Mukherji’s essay was, however, the first Marxist interpretation of the Malabar Mutiny as a class war, and all leading Marxist historians, including K N Panicker, have subscribed to that view. Regrettably, Panicker has not even mentioned the name of Mukherji in his thesis and book, Against Lord and State: Religion and Peasant Uprisings in Malabar, 1836-1921. If he had seen Mukherji's article and chose to omit it, it is deplorable and if he had not seen it, it is despicable. 
 

A reason must be there for Marxist historians ignoring Mukherji's document. Clearly, the reason is that Mukherji, while trying to interpret it as a class war, also highlights the fanatic content of the rebellion. He observes that the Khilafat movement was coopted and subjugated by the fanatic Muslim clergy. He avows that the mullahs, forgetting the aim of the movement, diverted their rank and file, against their peace-loving Hindu neighbors. The Hindus were given the option, of " death or Islam". Thus, the Hindus were massacred, forcibly converted and if they refused, were hacked to death. They ransacked the military depot at Malappuram and looted the treasury of 40,000 pounds. 

Of course, Mukherji’s narrative has lots of contradictions. He unabashedly compares the Malabar revolt to the peasant uprising in Oudh, proving that Marxists hardly read Marx – In The Annexation of Oude in the 28 May 1858 issue of The New York Daily Tribune, Marx rightly pointed out that governor-general Lord Canning had attached all the property of the peasants in Oudh. Mukherji should have known the difference between jihad and revolution. Maybe, he and the Marxists pushed for a revolutionary jihad – a Red Jihad. 

Marxist historians have a pervasive tendency to infer first, distort facts and then theorize. Thus, Fazal Pookkoya Thangal, leader of the Malabar jihad,who had declared three fatwas against Hindus and hence deported to Arabia, has become an expert in class wars, in the eyes of Marxist historians like K K N Kurup. When jihad becomes class war, fundamentalists become Marxists. 

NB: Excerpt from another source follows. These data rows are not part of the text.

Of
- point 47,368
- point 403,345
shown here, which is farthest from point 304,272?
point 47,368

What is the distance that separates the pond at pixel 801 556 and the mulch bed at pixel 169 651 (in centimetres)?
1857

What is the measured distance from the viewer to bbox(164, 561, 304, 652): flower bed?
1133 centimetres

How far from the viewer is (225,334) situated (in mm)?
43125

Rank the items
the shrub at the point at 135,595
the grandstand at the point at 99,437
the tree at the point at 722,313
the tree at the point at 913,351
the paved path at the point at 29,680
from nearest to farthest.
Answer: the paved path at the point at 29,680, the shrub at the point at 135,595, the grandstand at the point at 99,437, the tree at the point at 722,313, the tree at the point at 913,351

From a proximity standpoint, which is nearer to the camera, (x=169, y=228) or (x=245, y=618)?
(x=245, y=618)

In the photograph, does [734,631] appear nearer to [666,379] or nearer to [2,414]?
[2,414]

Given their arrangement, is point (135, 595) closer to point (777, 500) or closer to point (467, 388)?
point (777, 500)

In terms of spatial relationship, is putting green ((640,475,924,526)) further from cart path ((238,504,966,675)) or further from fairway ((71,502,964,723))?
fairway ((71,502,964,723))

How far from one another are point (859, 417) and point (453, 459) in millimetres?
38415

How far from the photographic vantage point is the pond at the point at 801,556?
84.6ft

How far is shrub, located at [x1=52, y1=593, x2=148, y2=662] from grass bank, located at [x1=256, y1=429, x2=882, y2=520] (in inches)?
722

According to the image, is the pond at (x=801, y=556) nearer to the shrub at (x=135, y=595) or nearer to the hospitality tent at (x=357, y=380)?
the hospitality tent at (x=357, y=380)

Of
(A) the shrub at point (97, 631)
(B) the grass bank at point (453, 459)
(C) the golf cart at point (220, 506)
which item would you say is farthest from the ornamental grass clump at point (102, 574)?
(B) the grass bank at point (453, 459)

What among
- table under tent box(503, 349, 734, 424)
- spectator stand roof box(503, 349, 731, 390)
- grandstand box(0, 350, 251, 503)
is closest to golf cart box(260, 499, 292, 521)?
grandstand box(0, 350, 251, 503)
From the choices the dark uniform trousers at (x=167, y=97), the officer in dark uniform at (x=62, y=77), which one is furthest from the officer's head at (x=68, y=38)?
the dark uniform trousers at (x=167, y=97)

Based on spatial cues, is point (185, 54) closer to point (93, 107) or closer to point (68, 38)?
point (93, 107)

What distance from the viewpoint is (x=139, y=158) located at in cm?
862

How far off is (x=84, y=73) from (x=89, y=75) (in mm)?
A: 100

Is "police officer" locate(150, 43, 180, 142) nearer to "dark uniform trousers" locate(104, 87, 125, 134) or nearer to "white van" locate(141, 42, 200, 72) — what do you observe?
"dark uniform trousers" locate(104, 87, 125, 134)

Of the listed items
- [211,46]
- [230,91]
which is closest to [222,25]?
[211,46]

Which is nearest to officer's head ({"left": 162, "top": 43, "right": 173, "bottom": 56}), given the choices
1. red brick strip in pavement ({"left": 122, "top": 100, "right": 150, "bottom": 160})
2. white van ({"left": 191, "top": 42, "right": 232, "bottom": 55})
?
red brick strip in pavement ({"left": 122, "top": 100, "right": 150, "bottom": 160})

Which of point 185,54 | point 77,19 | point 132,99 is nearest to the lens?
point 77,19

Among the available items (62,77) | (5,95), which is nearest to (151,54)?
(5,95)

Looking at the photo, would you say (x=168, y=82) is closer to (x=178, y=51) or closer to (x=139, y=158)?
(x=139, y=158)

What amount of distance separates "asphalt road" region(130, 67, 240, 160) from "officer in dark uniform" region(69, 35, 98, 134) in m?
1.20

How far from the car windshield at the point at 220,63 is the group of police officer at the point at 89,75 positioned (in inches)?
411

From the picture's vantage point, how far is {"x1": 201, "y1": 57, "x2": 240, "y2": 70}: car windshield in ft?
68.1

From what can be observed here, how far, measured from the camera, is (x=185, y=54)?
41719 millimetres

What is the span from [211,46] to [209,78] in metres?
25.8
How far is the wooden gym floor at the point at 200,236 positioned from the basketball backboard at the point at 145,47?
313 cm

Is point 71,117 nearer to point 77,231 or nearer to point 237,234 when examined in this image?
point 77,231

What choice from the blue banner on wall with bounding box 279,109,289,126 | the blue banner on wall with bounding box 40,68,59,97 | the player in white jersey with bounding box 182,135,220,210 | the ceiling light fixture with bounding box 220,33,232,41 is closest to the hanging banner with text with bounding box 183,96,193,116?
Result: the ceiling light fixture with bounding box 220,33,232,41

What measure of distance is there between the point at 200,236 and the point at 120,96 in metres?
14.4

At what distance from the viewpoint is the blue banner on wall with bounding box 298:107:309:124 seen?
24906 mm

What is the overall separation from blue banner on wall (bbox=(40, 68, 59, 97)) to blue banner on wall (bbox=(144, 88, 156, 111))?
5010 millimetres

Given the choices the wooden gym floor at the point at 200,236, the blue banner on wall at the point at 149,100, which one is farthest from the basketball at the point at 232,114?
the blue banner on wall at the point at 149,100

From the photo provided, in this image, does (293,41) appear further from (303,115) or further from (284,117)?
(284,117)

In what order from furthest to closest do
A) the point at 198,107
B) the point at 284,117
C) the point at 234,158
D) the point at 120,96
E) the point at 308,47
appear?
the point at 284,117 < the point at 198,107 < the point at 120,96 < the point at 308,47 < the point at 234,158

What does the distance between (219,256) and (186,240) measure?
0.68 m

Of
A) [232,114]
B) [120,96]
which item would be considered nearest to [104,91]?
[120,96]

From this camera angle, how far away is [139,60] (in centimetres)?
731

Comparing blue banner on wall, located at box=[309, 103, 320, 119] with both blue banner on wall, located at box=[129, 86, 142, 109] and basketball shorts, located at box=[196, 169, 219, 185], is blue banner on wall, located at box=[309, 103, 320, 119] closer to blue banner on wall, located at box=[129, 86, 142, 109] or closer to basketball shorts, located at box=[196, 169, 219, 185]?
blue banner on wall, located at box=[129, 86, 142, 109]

Mukherji too was a victim. The difference between him and contemporary Marxist historians is that he chose to reveal the truth, not hunting for platitudes. The fanaticism of 1921 is there in the document, making him a renegade. It is better to ignore him. He was not a historian, but a textile technologist, trying to weave Marxist draperies out of abundant absurdity.